Adore |
Two Mothers iki küçük kızın sahildeki kovalamaca sahnesiyle açılıyor.Daha sonradan kızların büyüyüp anne olduklarına ve birer erkek çocuk sahibi olduklarına şahit oluyoruz.Ancak Lil'in (Naomi Watts) kocasının zamansız ölümü Ian'ın babasız büyümesine sebep oluyor.Aradan yıllar geçip çocukları yetişkinliğe doğru adım atmaya başladıklarında ise film başlıyor aslında.Özellikle bizim toplumumuzca asla hoş görülmeyen bir ilişki başlıyor filmde.Ian,annesinin arkadaşı Roz'a,Roz'un oğlu Tom da Lil'e aşık oluyor(!).Oldukça bodoslama başlayan Ian ile Roz'un ilişkisi senaryonun zayıflığından dolayı başlarda hiç inandırıcı değil.Maalesef senaryo o kadar zayıf ki ne anlatmak istediğini bile bilmiyor.Two Mothers'a bir aşk filmi demek oldukça mantıksız olur çünkü senaryoya göre film Ian ve Tom'un seks düşkünlüklerinden ibaret kalıyor.Zaten Tom'un Lil'e aşık olduğu filmin hiçbir sahnesinde belli olmuyor.Böylesine dikkat edilerek işlenmesi gereken bir konuda ciddi altyapı eksikliğinin olduğunu söylemek yanlış olmaz.

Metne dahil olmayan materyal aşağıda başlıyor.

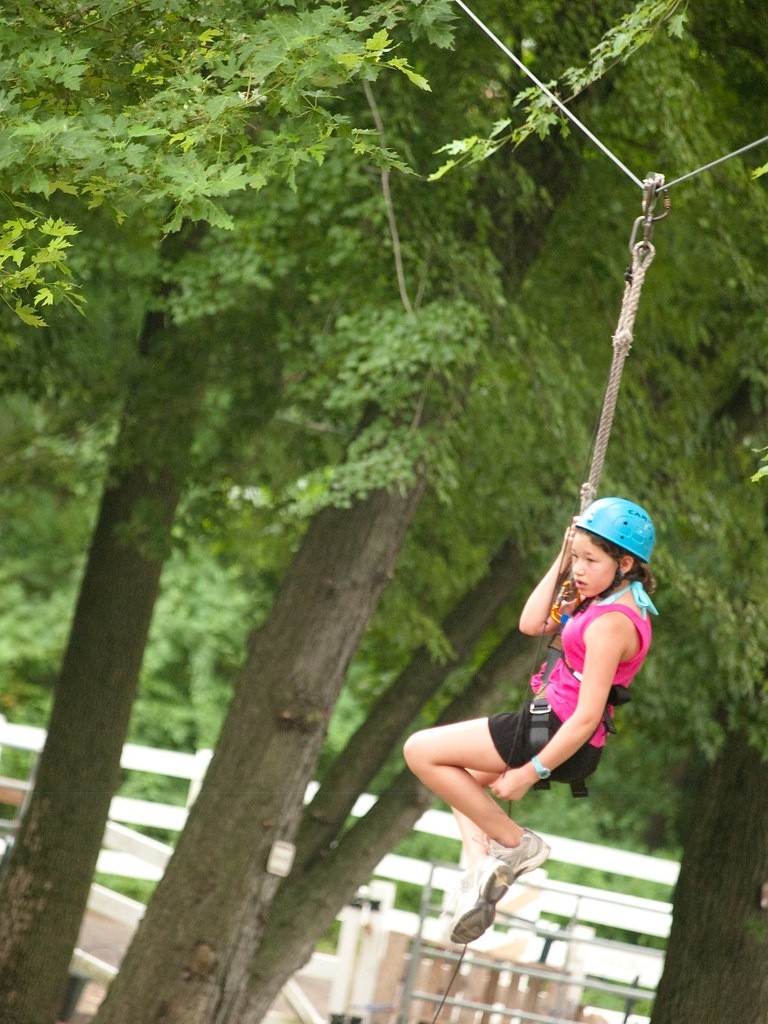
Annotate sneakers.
[488,825,550,878]
[450,858,514,945]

İzleyen herkesin farklı bir bakış açısıyla izleyeceği Two Mothers'ın en büyük handikapının ele aldığı konu olduğunu az önce belirtmiştim.Yer yer beni bile rahatsız eden sahnelerin olması da yine senaryonun zayıflığından kaynaklanıyor.Bence senaryo daha güzel işlenebilseydi ortaya belki de aşk filmi çıkabilirdi.Tabii Tom ve Ian'ın hiç kız arkadaşlarının olmaması sonucu birbirlerinin annelerine cinsel ve duygusal yönden yakınlaşmalarını da farklı bir bakış açısı olarak değerlendirebiliriz.
Eğer senaryonun oldukça kötü olduğu ve anlam karmaşasında olan bir filmi sırf oyuncuların performansı ve sürükleyici havasından dolayı izlemek istiyorsanız; ve Naomi Watts'ın 44 yaşında olduğuna inanmak istemiyorsanız Two Mothers'ı rahatlıkla tavsiye edebilirim.Ne kadar rahatsız edici bir konusu ve senaryosu da olsa Two Mothers izlenmeyi hak ediyor.